> [Problem details]:
Update the data from the line containing "Which item is furthest from point 9,80 out of" through the end, changing "furthest" to "farthest" and leaving everything else the same.

> [Spatial reasoning question data]:
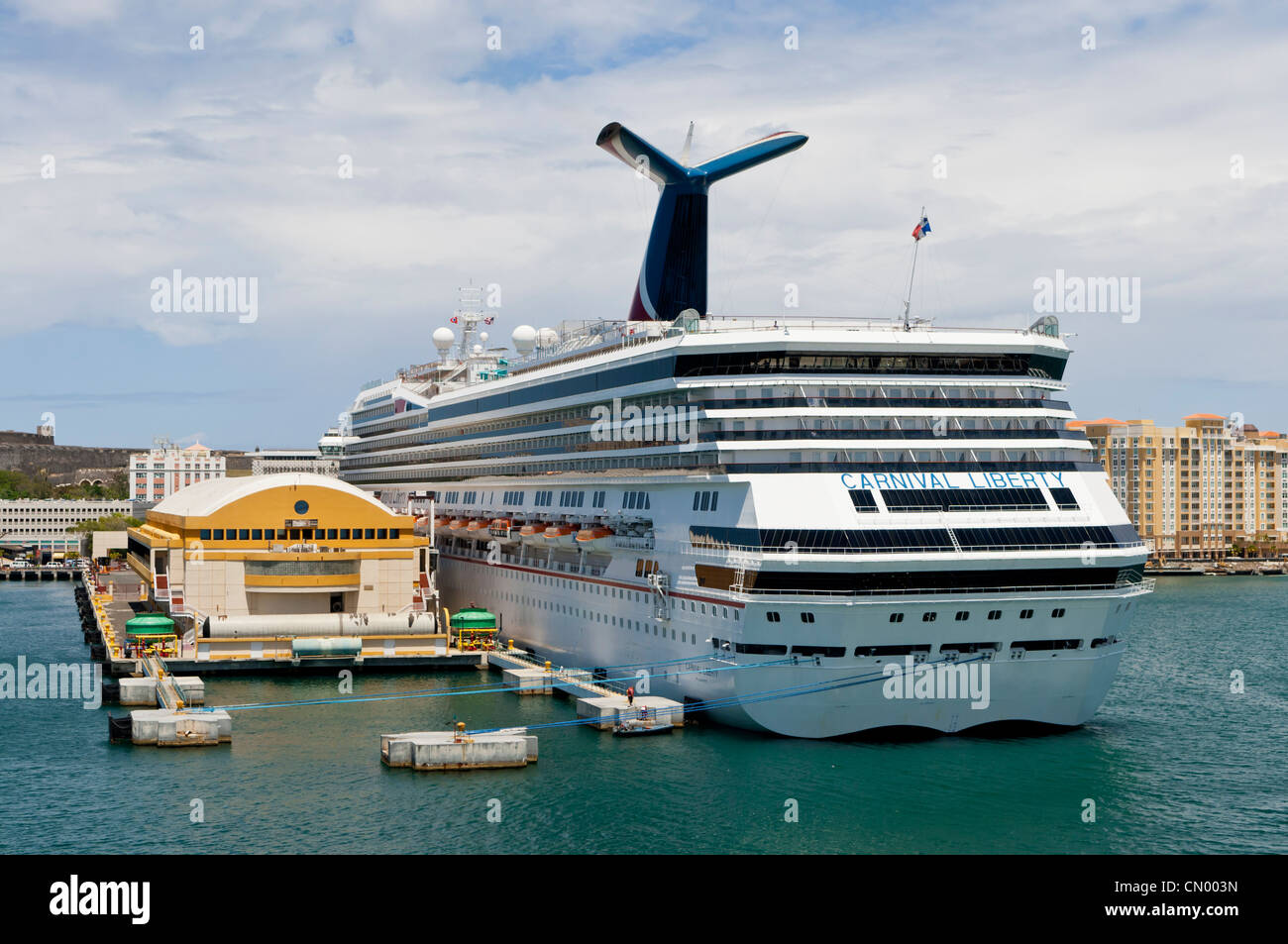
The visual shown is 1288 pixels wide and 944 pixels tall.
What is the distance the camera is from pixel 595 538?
47.4 meters

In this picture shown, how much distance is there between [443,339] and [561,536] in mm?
34867

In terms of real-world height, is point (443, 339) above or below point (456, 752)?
above

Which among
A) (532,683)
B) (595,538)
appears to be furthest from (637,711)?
(532,683)

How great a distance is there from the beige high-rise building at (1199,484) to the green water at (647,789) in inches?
4923

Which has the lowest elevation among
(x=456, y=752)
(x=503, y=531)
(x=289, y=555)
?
(x=456, y=752)

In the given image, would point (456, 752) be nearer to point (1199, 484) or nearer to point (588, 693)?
point (588, 693)

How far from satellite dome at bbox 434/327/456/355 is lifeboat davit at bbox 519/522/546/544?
97.8 feet

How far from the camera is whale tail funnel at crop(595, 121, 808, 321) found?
57.1 m

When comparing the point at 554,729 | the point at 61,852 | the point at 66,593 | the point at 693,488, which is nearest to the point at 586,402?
the point at 693,488

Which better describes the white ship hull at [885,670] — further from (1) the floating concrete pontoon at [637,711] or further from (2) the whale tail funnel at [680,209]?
(2) the whale tail funnel at [680,209]

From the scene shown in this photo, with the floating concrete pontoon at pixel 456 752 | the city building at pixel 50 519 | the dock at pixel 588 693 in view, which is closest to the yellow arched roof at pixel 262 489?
the dock at pixel 588 693

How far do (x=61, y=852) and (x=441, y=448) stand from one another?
4212 cm

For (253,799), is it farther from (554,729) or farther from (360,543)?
(360,543)

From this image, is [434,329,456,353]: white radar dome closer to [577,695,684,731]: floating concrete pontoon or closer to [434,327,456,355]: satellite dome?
[434,327,456,355]: satellite dome
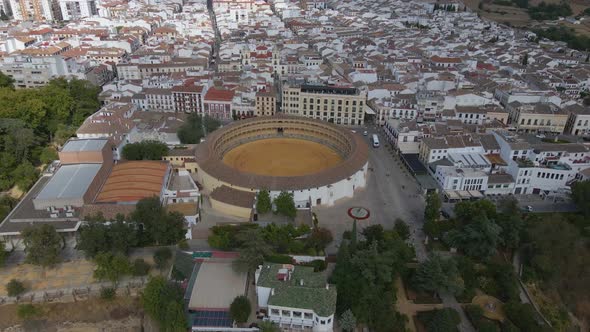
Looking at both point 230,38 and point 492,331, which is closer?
point 492,331

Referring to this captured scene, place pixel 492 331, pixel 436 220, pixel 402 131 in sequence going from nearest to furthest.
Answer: pixel 492 331
pixel 436 220
pixel 402 131

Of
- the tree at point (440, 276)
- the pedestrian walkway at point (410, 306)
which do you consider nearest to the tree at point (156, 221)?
the pedestrian walkway at point (410, 306)

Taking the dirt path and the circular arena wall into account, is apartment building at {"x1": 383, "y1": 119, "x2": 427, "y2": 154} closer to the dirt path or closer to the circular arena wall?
the circular arena wall

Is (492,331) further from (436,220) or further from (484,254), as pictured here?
(436,220)

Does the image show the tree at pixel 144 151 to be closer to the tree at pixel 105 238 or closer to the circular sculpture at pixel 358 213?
the tree at pixel 105 238

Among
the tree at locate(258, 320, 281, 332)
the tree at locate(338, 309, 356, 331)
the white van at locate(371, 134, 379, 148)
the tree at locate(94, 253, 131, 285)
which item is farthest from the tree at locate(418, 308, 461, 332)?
the white van at locate(371, 134, 379, 148)

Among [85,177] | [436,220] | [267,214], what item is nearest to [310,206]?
[267,214]
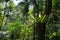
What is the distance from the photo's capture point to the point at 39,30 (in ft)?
48.8

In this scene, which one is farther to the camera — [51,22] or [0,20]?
[0,20]

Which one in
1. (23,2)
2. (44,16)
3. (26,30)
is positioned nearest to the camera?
(44,16)

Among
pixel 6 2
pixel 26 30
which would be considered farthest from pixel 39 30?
→ pixel 6 2

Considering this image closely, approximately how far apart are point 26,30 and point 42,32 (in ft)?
20.9

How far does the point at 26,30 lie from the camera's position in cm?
2106

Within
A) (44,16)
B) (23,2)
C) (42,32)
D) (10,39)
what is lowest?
(10,39)

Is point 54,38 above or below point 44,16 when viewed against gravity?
below

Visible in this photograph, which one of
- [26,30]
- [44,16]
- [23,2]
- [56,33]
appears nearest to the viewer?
[44,16]

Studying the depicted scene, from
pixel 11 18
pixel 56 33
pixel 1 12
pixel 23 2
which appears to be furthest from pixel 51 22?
pixel 11 18

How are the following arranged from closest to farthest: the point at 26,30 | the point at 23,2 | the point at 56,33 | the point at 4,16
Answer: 1. the point at 56,33
2. the point at 26,30
3. the point at 23,2
4. the point at 4,16

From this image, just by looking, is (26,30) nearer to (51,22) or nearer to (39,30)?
(51,22)

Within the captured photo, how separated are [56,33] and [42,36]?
3279 millimetres

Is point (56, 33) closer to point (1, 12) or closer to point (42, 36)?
point (42, 36)

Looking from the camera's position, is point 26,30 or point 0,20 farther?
point 0,20
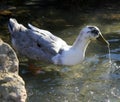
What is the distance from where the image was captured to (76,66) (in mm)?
8133

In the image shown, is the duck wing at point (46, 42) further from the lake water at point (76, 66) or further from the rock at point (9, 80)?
the rock at point (9, 80)

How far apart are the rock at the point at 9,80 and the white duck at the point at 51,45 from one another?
2.19 metres

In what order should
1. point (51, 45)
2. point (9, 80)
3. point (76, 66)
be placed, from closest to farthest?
point (9, 80), point (51, 45), point (76, 66)

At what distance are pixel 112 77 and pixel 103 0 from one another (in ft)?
16.0

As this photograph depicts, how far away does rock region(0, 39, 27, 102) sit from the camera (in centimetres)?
521

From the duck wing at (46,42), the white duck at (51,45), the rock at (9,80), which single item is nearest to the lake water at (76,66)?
the white duck at (51,45)

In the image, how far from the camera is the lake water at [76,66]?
6.94 m

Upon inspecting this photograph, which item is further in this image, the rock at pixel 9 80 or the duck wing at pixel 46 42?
the duck wing at pixel 46 42

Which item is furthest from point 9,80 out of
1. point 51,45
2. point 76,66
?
point 76,66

> [Full answer]:
Which item is farthest from point 9,80 out of
1. point 51,45
2. point 76,66
?
point 76,66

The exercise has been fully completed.